Weidmann: ECB Governing Council has gone too far
Bundesbank President Jens Weidmann says that the ECB Governing Council has gone too far with its comprehensive package of monetary policy easing.
“You see, the economic situation is not all that bad, wages are growing strongly, and the spectre of deflation – that is, of persistently contracting prices and wages – is nowhere to be seen,” he said in an interview with Germany’s “BILD-Zeitung” newspaper. Mr Weidmann said that the measures adopted by the Governing Council came in response to the slowdown in economic activity in Germany and across the rest of the euro area and an associated further downgrade of the ECB’s inflation outlook.
The Governing Council used last Thursday’s meeting to adopt a variety of monetary policy measures with a view to stimulating activity and thus inflationary pressures in the euro area. One decision was to lower the interest rate on bank deposits with Eurosystem central banks by 10 basis points from -0.40% to -0.50%. Another was to introduce a two-tier system for reserve remuneration which will exempt part of banks’ holdings of excess liquidity from the negative deposit facility rate. The Governing Council furthermore decided to resume net purchases under the asset purchase programme (APP). Starting on 1 November, euro area central banks will purchase government bonds and other assets at a monthly pace of €20 billion. The governors did not set a time limit for these purchases.

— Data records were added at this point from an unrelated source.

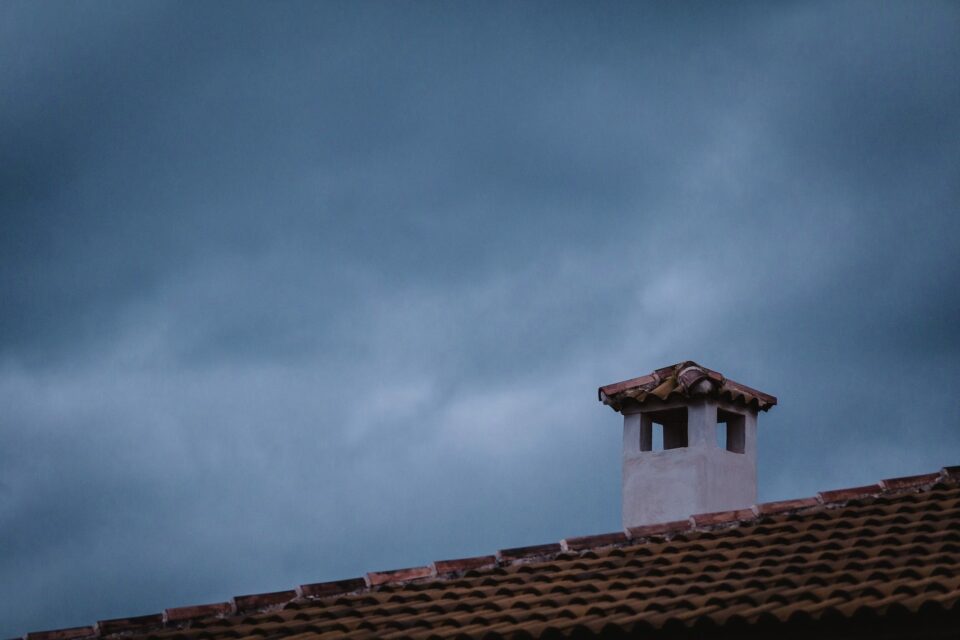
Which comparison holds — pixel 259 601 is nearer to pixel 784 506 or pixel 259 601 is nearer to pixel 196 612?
pixel 196 612

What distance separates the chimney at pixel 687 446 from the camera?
13641 mm

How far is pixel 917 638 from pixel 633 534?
12.4 feet

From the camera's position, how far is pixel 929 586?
7445 millimetres

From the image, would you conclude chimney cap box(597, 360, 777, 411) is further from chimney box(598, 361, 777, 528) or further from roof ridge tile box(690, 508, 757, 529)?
roof ridge tile box(690, 508, 757, 529)

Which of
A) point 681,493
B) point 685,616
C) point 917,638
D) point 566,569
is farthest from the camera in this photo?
point 681,493

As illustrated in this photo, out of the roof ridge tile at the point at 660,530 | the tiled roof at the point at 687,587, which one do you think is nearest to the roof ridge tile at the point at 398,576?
the tiled roof at the point at 687,587

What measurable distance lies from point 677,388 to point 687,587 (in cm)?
555

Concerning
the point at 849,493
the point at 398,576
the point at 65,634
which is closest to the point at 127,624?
the point at 65,634

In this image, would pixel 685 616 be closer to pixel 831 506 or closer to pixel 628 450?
pixel 831 506

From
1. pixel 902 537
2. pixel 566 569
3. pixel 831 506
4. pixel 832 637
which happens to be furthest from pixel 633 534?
pixel 832 637

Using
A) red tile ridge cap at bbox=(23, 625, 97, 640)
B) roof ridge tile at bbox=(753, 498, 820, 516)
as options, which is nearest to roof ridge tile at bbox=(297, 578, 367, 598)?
red tile ridge cap at bbox=(23, 625, 97, 640)

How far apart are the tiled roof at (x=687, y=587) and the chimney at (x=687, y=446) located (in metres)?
2.83

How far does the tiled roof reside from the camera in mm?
7492

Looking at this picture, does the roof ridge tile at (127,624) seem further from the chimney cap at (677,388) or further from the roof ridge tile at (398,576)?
the chimney cap at (677,388)
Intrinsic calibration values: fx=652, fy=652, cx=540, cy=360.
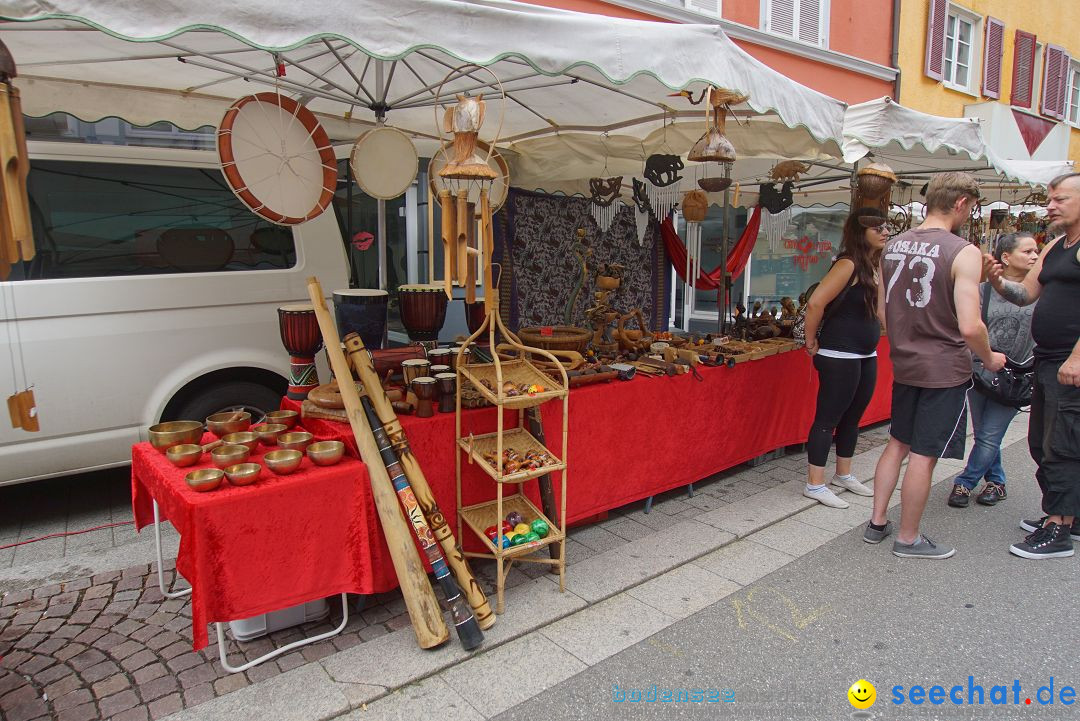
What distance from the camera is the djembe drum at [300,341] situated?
290 centimetres

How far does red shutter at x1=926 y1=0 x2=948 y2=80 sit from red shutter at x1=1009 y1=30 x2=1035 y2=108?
2.76m

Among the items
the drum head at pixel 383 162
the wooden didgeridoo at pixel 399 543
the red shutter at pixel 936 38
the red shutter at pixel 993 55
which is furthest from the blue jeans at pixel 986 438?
the red shutter at pixel 993 55

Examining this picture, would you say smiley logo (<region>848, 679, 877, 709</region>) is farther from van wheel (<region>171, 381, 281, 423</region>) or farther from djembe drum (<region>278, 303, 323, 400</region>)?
van wheel (<region>171, 381, 281, 423</region>)

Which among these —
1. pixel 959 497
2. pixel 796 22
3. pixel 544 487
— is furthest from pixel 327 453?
pixel 796 22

Another decision saw the Governing Council introduce more accommodative terms for targeted longer-term refinancing operations (TLTROs) so as to make it even more attractive for banks to borrow funds from the central bank.
Don’t put off interest rate increases any longer than necessary
In Mr Weidmann’s view, the package of measures need not have been as far-reaching to support inflationary pressures in the euro area.
“What’s clear from this decision is that low interest rates are going to be sticking around for quite some time to come,” he remarked, adding that
“What matters to me is the prospect of scaling back the expansionary monetary policy when the outlook for inflation is amenable.” But the ECB Governing Council has made a long-term commitment with its most recent decisions.
Increasingly difficult to exit
The Bundesbank President used his interview with “BILD-Zeitung” to defend the general thrust of the monetary policy accommodation in recent years, calling it “appropriate”. His concern is that monetary policy does not become harnessed to fiscal policy, because that jeopardises the central bank’s ability to keep prices stable.
“The decision to buy even more government bonds has exacerbated this risk, and it is becoming increasingly difficult for the ECB to exit this policy.”
Weidmann conceded that the current monetary policy stance is placing a strain on savers, noting that
“generally speaking, it will be more difficult to provide for old age without taking on more risk”. But even if interest rates are low, it is always a good idea to put some money away for later and to provide for old age.